La puerta del hall se abrió, y un hombre vestido con un largo impermeable entró en la pieza mostrando un aplomo que impresionó a todos. Su gorra y su impermeable negro, chorreantes, atestiguaban una larga permanencia bajo la lluvia; se acercó a la mesa sin que nadie pensara en detenerlo y asió el puñal de doble filo.

¿Era su intención volver su arma contra la señora de Derwent, o contra sí mismo?
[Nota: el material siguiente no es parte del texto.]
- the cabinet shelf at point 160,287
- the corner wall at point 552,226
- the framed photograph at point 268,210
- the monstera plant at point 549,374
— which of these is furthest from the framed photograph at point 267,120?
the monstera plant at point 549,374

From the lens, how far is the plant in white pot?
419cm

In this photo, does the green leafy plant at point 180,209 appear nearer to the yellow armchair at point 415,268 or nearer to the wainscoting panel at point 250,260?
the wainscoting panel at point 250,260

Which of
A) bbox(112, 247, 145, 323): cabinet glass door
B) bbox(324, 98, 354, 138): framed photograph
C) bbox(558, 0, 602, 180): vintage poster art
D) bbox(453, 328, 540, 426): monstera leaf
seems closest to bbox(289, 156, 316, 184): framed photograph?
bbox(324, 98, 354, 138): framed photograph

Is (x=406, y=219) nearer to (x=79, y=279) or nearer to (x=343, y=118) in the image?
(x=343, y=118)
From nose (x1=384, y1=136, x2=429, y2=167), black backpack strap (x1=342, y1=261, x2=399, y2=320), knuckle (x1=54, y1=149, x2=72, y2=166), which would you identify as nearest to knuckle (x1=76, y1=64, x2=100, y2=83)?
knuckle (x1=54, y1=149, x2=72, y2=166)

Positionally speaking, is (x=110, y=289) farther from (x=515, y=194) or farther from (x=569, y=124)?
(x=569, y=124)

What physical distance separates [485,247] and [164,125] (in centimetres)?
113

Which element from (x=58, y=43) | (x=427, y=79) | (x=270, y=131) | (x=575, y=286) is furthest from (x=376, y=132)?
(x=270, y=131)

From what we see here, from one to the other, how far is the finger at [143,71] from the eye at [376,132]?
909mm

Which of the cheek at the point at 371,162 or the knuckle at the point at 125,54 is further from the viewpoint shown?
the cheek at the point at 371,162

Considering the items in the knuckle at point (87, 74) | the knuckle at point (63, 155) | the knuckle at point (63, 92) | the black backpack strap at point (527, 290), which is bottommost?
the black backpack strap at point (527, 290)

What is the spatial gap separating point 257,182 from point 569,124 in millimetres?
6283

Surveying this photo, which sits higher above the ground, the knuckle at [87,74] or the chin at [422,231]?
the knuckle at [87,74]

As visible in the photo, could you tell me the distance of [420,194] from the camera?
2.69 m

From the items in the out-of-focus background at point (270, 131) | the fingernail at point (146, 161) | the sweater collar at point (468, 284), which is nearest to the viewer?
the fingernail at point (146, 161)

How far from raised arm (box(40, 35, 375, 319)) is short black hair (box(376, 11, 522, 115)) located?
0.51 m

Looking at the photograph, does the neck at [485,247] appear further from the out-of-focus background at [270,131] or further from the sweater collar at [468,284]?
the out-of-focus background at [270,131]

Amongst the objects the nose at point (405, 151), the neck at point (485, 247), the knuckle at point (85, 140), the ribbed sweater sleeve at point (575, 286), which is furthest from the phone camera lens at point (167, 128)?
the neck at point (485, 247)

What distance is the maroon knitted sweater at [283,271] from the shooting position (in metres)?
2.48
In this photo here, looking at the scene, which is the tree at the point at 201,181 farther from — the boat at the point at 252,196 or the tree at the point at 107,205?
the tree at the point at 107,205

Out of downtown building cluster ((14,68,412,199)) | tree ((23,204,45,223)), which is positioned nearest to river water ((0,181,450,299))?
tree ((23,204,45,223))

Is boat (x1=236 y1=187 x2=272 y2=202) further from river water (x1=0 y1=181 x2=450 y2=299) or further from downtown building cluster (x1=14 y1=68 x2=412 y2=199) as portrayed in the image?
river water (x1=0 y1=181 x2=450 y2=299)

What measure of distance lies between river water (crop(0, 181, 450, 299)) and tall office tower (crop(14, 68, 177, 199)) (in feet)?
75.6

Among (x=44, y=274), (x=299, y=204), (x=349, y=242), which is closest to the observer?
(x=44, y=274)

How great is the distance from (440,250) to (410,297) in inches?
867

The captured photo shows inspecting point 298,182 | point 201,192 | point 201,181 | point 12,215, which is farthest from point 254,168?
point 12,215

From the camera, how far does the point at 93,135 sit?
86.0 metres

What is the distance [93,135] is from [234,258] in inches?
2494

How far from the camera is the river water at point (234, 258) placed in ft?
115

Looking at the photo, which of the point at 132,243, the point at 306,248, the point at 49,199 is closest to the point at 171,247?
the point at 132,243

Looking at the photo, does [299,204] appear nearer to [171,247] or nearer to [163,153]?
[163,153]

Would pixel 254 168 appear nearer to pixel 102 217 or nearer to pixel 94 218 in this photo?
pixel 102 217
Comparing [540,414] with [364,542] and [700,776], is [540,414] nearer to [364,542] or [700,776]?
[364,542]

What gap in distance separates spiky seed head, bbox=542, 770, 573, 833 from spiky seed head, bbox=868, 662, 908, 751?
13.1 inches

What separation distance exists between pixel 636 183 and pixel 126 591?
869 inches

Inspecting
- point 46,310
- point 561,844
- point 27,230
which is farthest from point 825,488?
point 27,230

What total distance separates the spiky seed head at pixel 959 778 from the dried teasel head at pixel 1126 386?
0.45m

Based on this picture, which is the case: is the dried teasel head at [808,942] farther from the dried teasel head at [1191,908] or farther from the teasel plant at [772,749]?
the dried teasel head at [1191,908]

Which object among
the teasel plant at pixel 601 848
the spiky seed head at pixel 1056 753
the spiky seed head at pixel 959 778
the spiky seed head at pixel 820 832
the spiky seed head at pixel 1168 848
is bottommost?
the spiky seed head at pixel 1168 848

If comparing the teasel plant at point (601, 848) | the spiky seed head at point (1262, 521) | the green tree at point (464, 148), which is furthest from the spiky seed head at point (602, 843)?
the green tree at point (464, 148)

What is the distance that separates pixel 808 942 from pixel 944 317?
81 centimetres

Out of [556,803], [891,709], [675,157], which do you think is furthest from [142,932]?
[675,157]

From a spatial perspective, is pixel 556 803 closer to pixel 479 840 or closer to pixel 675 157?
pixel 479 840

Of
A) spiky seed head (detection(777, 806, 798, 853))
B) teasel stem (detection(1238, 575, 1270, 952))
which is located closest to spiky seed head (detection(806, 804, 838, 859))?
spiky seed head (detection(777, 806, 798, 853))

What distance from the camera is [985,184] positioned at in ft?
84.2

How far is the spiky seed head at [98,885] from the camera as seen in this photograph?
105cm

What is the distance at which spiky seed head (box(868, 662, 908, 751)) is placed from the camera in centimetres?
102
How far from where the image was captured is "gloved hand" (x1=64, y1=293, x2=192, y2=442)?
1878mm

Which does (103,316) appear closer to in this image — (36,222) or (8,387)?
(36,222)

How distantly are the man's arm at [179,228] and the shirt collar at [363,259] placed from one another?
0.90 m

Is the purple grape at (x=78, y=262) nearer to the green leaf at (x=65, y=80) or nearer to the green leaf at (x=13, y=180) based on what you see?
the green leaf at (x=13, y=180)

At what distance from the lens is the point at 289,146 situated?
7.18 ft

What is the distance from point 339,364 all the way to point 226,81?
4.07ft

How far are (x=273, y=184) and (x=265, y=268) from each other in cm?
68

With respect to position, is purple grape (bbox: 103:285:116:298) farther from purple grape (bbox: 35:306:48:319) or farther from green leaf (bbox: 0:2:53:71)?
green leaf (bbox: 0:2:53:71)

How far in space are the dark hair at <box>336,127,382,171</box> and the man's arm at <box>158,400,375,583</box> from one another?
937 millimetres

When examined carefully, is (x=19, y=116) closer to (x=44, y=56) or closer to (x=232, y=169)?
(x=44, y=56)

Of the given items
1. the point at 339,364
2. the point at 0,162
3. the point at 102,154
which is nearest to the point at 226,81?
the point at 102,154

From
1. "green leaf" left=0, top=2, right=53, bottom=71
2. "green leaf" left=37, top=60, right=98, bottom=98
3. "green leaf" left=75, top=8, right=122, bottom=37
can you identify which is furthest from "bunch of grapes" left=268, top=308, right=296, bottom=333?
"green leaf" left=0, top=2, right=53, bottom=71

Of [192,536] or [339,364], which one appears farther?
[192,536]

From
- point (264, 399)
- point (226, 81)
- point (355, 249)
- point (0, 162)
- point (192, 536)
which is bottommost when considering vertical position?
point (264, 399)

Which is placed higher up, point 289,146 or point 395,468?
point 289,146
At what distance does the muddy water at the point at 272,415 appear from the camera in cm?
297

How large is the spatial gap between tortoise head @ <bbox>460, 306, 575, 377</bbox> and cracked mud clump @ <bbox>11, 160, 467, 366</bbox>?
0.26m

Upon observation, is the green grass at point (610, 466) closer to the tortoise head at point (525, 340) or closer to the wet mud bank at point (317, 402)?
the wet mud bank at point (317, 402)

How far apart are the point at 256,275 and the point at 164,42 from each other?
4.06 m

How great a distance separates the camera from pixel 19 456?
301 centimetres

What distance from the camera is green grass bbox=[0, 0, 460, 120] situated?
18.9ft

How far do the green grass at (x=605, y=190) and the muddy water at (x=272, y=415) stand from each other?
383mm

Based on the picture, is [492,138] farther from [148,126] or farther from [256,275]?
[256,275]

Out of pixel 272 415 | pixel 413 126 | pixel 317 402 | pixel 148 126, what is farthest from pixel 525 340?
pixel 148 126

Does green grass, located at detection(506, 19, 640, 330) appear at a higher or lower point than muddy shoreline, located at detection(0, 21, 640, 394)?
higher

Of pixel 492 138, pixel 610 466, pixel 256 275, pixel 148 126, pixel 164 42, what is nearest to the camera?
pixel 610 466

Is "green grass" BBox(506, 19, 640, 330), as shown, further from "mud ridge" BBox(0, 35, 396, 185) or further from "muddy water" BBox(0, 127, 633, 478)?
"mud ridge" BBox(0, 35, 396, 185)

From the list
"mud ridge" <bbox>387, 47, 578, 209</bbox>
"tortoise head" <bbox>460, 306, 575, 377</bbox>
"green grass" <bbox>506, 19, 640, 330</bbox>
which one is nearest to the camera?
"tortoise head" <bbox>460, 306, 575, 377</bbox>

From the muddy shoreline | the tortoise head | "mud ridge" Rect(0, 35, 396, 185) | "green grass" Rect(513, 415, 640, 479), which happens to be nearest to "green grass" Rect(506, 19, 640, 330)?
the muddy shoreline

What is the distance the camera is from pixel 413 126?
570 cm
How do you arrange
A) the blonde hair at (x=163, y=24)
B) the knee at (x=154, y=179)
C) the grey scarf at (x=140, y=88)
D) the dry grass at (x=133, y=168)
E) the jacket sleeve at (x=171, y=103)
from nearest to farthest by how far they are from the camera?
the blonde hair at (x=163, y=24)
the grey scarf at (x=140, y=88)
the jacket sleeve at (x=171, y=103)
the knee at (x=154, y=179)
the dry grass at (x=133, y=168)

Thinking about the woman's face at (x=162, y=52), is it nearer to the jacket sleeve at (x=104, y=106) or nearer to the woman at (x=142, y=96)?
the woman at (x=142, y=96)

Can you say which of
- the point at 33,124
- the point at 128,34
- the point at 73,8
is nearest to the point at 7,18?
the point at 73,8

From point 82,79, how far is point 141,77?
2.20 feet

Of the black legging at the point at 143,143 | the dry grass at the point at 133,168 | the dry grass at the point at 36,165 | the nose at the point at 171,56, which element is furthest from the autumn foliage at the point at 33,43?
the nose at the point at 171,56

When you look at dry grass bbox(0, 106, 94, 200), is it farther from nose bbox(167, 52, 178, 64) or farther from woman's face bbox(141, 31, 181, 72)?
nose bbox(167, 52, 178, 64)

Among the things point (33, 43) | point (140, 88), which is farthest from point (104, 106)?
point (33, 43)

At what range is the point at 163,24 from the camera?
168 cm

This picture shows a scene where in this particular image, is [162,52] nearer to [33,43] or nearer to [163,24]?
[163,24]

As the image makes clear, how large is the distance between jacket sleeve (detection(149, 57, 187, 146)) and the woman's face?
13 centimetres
Misterio. Quizá él mismo lo ignorara en aquel instante. Más rápido que él, Pollard alzó el jarrón de acero y lo dejó caer sobre su muñeca derecha. El recién llegado encontróse bruscamente encuadrado entre Masters y el sargento; pero no se debatió.

Jadeante, el asesino de Vance Keating clavó sus ardientes ojos, en los que leíase la derrota, sobre la señora de Derwent, que lo midió fríamente; después, volviéndose hacia Sir Henry, inclinó la cabeza.

—Me rindo —dijo Ronald Gardner—. Ha ganado usted la partida.